Margaret Heagney 21st July 2017 Deerpark Social Services Centre, Ballinasloe, Co. Galway
Eating Outside
Interviewer: Clare Doyle (CD)
Interviewee: Margaret Heagney (MH)
CD: Do you remember going out, maybe saving the hay and bring out food…?
MH: Oh, I do! I followed the horses, I loved going out at hay! Getting out of the kitchen! I was never a person for the kitchen. There was two, me and my sister and one of us would have to stay in to wash up after the meal and sweep the floor and tidy up…
CD: Tidy up
MH: Yes, and whatever. I didn’t want that and I said no, I’m going out into the field…
CD: You liked being outside?
MH: I did, I loved it! To be out with the horses.

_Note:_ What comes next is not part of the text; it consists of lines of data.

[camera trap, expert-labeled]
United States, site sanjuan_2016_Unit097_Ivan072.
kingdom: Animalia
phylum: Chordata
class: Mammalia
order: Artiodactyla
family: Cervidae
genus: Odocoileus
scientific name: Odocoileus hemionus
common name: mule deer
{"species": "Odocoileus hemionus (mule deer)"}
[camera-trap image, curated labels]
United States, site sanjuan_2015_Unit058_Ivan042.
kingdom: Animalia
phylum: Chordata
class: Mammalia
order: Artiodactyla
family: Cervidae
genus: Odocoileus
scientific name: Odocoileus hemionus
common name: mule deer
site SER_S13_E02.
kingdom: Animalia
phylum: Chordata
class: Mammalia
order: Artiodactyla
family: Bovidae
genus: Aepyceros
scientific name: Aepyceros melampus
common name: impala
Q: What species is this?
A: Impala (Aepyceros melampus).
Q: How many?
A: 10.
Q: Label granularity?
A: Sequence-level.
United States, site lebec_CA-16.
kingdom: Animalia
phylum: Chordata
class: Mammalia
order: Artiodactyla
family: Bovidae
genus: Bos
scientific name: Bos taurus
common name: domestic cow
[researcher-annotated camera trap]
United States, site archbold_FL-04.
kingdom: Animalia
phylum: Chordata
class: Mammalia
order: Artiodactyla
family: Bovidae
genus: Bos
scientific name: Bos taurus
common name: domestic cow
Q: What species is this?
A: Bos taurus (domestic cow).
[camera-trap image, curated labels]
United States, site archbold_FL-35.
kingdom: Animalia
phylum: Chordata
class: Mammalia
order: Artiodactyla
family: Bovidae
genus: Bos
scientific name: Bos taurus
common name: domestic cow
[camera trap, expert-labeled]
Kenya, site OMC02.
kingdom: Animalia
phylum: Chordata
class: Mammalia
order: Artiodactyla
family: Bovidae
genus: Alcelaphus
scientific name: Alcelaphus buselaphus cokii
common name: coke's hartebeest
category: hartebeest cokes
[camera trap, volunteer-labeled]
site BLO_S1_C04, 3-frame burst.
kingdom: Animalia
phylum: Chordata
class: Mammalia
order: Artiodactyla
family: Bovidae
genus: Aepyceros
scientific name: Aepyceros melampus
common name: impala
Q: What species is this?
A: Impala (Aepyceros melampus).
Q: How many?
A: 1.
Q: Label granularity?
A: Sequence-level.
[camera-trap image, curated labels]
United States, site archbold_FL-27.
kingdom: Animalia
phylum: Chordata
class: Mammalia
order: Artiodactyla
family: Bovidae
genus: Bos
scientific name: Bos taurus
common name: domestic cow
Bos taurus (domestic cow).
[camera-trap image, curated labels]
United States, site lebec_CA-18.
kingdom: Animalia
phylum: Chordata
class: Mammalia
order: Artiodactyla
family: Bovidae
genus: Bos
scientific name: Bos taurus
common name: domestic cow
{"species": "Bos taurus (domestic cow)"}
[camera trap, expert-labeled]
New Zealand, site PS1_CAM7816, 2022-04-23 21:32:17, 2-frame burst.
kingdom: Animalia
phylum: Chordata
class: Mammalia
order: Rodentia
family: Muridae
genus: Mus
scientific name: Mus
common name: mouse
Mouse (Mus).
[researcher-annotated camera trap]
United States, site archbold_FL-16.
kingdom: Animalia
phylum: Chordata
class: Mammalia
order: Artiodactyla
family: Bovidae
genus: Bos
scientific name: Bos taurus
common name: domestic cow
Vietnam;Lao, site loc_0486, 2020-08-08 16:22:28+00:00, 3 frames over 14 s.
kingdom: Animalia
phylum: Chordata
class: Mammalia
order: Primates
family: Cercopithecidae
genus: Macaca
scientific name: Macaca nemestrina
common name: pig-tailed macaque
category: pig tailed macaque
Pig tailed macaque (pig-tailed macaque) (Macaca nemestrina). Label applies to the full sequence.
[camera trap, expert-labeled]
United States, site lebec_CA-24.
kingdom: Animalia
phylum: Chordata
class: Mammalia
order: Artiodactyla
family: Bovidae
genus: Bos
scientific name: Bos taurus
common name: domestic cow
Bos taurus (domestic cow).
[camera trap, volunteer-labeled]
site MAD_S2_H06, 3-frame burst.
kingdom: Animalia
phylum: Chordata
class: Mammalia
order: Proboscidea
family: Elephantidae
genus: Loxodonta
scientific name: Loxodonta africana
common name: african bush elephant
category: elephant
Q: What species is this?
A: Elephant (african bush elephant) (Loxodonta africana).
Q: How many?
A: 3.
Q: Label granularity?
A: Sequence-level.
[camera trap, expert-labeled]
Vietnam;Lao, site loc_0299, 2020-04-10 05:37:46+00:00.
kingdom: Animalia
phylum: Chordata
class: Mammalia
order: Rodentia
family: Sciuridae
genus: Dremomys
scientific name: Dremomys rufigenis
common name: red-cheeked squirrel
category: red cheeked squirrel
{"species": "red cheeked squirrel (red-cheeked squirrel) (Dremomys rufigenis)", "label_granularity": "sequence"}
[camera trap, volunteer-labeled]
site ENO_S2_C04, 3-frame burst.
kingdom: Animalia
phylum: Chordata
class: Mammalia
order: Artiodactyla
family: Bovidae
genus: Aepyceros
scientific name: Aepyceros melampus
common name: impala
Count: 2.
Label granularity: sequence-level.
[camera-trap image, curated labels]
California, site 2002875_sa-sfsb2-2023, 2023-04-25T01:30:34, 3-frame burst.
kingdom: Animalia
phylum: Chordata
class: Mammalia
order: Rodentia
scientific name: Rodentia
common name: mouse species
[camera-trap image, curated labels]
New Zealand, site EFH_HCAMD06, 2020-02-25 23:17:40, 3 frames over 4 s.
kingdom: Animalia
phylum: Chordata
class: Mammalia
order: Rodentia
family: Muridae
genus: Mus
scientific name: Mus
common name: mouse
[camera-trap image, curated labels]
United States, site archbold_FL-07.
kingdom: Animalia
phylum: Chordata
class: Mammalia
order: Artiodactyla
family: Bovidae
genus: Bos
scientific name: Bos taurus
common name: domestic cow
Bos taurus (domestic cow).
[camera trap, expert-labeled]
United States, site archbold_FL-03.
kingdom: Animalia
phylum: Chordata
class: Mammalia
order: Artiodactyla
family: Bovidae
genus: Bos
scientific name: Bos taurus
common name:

CD: What, what kind of food would you have to bring out to the men in the fields, or would they come into the house for it?
MH: For a meal?
CD: Yeah, after when they were saving the hay
MH: Oh, the tea out in the field was lovely, just Christmas now! Well, mammy and my sister, God rest her, would come and maybe she might have made a spotted dog, cake or something and bring out the tea in the field, she’d bring the teapot and bring the mugs.
CD: Ah, fair play to her!
MH: I used to think this was lovely. Sitting down with your mug of tea and the hay, the hay going into your cup. But you didn’t mind!
CD: It was like a picnic!
MH: T’was lovely.
CD: It was like a picnic!
MH: T’was like a picnic. Oh, it was, even better, oh, we enjoyed it
CD: And did you save turf from the bog?
MH: No, my father wouldn’t allow us. He said it was no place for girls. But instead, he said, you can have your little job. Myself and my sister would go out into the fields and we’d have turnips and mangles, you thin them.
CD: Oh, you’d have to thin the carrots as well, did ye?
MH: And the carrots and the parsnips, everything like that
CD: So, that was your job?
MH: Yes, that was our job, he wouldn’t let us go to the bog.